▸ WORK REQUIRED
Below are the entries; output exactly the lines from the one containing "In the captured" through the final line, inclusive.

>> Start RECORDS FOR PROCESSING

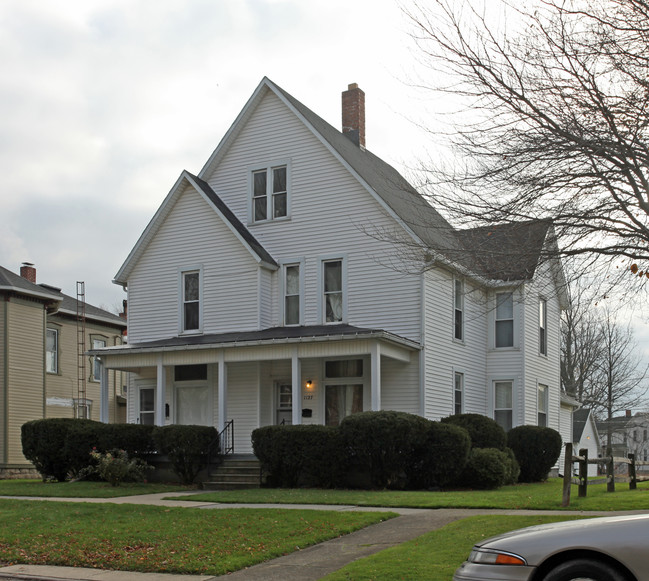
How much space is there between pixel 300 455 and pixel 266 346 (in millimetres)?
3608

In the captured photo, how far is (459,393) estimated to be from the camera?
24.9 metres

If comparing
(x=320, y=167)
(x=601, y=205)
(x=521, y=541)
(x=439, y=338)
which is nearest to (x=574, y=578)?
(x=521, y=541)

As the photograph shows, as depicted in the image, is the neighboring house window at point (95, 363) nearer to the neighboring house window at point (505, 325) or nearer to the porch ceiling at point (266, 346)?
the porch ceiling at point (266, 346)

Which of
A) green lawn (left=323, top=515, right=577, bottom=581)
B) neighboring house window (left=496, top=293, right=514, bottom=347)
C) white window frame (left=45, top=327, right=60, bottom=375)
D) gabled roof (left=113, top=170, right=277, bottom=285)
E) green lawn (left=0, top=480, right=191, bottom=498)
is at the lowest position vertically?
green lawn (left=0, top=480, right=191, bottom=498)

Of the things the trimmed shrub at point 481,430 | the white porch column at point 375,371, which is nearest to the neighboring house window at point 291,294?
the white porch column at point 375,371

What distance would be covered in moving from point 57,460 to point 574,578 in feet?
59.7

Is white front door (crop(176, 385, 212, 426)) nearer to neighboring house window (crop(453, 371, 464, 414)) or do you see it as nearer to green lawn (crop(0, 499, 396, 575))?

>> End RECORDS FOR PROCESSING

▸ RESPONSE FOR THIS EXERCISE
In the captured photo, how far is (459,393) estimated to be from the camera?
24.9 metres

If comparing
(x=320, y=167)
(x=601, y=205)
(x=521, y=541)
(x=439, y=338)
which is nearest to (x=574, y=578)?
(x=521, y=541)

As the photograph shows, as depicted in the image, is the neighboring house window at point (95, 363) nearer to the neighboring house window at point (505, 325) or nearer to the porch ceiling at point (266, 346)?
the porch ceiling at point (266, 346)

Which of
A) green lawn (left=323, top=515, right=577, bottom=581)
B) neighboring house window (left=496, top=293, right=514, bottom=347)
C) white window frame (left=45, top=327, right=60, bottom=375)
D) gabled roof (left=113, top=170, right=277, bottom=285)
E) green lawn (left=0, top=480, right=191, bottom=498)
is at the lowest position vertically?
green lawn (left=0, top=480, right=191, bottom=498)

Of the things the trimmed shrub at point 481,430 | the white porch column at point 375,371, which is nearest to the neighboring house window at point 291,294?
the white porch column at point 375,371

What distance would be covered in moving from point 57,460 to point 574,578 in feet?
59.7

Is white front door (crop(176, 385, 212, 426)) nearer to neighboring house window (crop(453, 371, 464, 414)) or do you see it as nearer to green lawn (crop(0, 499, 396, 575))?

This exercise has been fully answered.